- TEXTO PROPORCIONADO:

════════════════

La Estatua de la Libertad y el ángel caído
Paul Auster |
Inscripción en la Estatua de la Libertad |
Se ignora si lo mataron o se mató.
Peter Aaron se halla en la cabaña-estudio de una casona de campo en Vermont. Ese 4 de julio de 1990 y tras la visita de dos agentes del FBI que encontraron su número telefónico de Nueva York en los restos de los bolsillos de Benjamin Sachs, ha decidido escribir una especie de reporte destinado a esclarecer posibles confusiones en relación al pasado y a las actividades de su difunto amigo.
Sin embargo, el relato de Peter Aaron no es una suma de datos: un sobrio informe destinado a la policía, ni un testimonio que desembrolle el trasfondo psicológico, ideológico, anarca y político que llevó a Benjamin Sachs a convertirse en El fantasma de la Libertad, un clandestino y solitario rebelde que desde el 16 de enero de 1988 se dedicó, en distantes puntos de los Estados Unidos, a colocar bombas en las réplicas de la Estatua de la Libertad, siempre teniendo el cuidado de no poner en peligro la vida de nadie; y cuyas detonaciones y comunicados a través de los mass media despertaron antipatías y simpatías y el consecuente uso y comercialización propia del arquetipo de la sociedad de consumo: camisetas y chapas con la imagen de El fantasma de la Libertad, caricaturas políticas, tema de editoriales periodísticos, de sermones y de polémicas radiofónicas; e incluso, en Chicago, hubo “un número de cabaret en el que el Fantasma desnudaba lentamente a la Estatua de la Libertad y luego la seducía”.
Traducida al español por Maribel de Juan, la novela Leviatán es una especie de casona de dos aguas repleta de pasillos y pasillitos, habitáculos de muchos tamaños, escaleras que suben y bajan, desvanes, minucias y anécdotas sentimentales y melodramáticas. En este sentido, pese al activismo de Benjamin Sachs y a los sesgos críticos (light) de la novela de Paul Auster, no es de índole política ni cuestionadora de la idiosincrasia gringa (¡oh paradoja!), ni de ciertos cuadros de costumbres del consabido american way of life, ni del trasfondo y las historias negras y cruentas en que descansa ese grandísimo y totémico emblema de los megalómanos y autodeificados Estados Unidos: la Estatua de la Libertad, símbolo de democracia, de libertad e igualdad ante la ley.

════════════════

- ENTRADAS DEL CONJUNTO:
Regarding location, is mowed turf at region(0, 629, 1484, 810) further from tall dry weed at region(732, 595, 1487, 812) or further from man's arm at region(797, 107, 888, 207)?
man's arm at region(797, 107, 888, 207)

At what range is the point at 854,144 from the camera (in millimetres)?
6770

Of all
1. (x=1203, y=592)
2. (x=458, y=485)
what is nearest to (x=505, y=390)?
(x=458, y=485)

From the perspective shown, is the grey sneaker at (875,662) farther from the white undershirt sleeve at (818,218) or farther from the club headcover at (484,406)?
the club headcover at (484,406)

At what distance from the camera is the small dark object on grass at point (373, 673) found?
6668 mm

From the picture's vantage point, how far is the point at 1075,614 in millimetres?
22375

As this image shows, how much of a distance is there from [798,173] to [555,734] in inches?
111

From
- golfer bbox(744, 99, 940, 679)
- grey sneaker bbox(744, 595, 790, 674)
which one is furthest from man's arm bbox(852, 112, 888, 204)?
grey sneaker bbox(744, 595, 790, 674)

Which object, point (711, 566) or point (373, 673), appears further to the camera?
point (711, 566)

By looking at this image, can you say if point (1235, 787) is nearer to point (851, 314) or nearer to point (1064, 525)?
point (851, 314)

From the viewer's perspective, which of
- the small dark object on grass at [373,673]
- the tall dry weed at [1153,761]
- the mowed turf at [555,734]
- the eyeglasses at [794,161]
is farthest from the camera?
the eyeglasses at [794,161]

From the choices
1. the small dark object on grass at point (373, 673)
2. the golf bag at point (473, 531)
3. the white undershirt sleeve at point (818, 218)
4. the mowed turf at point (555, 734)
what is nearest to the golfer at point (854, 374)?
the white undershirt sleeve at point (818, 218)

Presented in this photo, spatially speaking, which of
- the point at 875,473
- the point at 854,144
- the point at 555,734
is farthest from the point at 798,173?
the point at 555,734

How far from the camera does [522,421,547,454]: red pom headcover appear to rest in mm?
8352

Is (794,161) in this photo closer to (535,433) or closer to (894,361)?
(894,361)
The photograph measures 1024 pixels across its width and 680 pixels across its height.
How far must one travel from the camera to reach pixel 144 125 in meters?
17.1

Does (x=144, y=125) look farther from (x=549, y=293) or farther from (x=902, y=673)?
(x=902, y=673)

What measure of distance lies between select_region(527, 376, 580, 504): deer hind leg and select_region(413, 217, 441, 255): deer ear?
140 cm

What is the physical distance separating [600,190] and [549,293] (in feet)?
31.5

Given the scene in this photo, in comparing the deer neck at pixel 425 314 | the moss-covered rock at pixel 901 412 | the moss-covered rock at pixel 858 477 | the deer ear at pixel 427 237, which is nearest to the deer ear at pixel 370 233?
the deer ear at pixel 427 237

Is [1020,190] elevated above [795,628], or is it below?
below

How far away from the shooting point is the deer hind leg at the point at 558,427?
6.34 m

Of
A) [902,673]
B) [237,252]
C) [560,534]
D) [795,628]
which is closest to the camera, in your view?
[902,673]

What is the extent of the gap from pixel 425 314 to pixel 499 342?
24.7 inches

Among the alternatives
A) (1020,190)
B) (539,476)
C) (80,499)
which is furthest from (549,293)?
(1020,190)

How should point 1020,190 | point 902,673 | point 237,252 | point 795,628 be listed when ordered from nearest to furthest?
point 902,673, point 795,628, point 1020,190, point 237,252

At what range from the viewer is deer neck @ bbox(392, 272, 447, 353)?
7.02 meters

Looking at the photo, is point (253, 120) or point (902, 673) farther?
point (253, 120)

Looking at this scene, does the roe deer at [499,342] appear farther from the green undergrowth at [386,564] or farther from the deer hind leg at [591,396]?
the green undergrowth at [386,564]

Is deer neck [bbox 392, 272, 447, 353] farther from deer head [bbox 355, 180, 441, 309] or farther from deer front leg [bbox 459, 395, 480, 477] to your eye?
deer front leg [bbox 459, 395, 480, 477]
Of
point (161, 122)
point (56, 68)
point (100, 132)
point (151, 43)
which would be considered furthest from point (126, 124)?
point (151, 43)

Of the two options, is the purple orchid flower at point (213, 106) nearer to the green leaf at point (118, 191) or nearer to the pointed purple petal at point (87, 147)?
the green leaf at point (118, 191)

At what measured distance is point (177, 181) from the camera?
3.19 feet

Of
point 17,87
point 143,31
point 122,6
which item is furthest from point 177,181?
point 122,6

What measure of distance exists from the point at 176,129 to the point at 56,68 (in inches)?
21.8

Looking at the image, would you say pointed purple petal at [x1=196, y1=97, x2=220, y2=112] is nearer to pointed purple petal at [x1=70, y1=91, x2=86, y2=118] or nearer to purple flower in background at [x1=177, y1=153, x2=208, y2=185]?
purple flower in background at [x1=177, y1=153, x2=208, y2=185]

════════════════

- TAREAS:
A. Indica cuántas líneas de las entradas contienen la palabra "camera". Responde solo con el número.
B. Retoma el texto sobre la novela Leviatán y continúalo a partir de su última oración.

- RESPUESTAS:
A. 8

B.
Peter Aaron, narrando asuntos sobre su propia vida doméstica y afectiva y sobre su desarrollo como escritor, cuenta la relación de los hechos desde que conoció a Benjamin Sachs en un bar de Nueva York, un día de 1975, no sin añadir algunos datos anteriores a tal fecha, como la circunstancia de que Sachs nació “el 6 de agosto de 1945”, por ende le gustaba pregonar que fue “el primer niño de Hiroshima nacido en Estados Unidos”; que se negó a ir a Vietnam, por lo que en 1968 lo encerraron en la cárcel durante más de un año, donde comenzó a escribir El nuevo coloso, concluida en 1973. Y según informa y reseña Peter Aaron, es una novela histórica sobre los Estados Unidos de entre 1876 y 1890, con personajes históricos, literarios y ficticios, en la que se exalta la figura de Henry David Thoreau (1817-1862), al cual Benjamin Sachs rindió pleitesía dejándose crecer el pelo y la barba. Y pese a que fue su primera novela (la única), lo colocó de inmediato en el mapa de los nuevos narradores, además de ser un prolífico autor de ensayos de todo tipo, notable entre la intelligentsia neoyorquina.
Henry David Thoreau (1817-1862) |
Frente al anarquismo que signó los últimos días de Benjamin Sachs, cabe destacar un fragmento de lo que Peter Aaron dice de El nuevo coloso: “La emoción dominante era la ira, una ira madura y lacerante que surgía casi en cada página: ira contra América, ira contra la hipocresía política, ira como arma para destruir los mitos nacionales”.
Todo iba por rumbos y contrastes más o menos previsibles (nadando de a muertito), hasta que el 4 de julio de 1986, durante los festejos del primer centenario de la Estatua de la Libertad, Sachs se cayó de una altura que “estaba a cuatro pisos del suelo”. Un tendedero amortiguó el golpe y no murió, pero sí trastocó el sentido de su vida. Abandonó sus frenéticas tareas ensayísticas (tenía, incluso, una agente que resolvía el asunto de los dividendos de su acreditada firma), rompió con Fanny, su mujer por más de 20 años, y su caída literalmente lo convirtió en un ángel caído, en un energúmeno hundido y enredado en un oscuro y laberíntico conflicto de culpas individuales y sociales.
Buscando su rescate, Peter Aaron, con apoyo de una editora, en 1987 le propone a Benjamin Sachs que reúna sus artículos y los publique en un libro. Sachs acepta. Deja Nueva York y se va a la cabaña-estudio de la casona de campo en Vermont (la misma donde en 1990 se halla Aaron), pero en vez de preparar el libro de artículos, empieza a escribir Leviatán, una novela que queda inconclusa.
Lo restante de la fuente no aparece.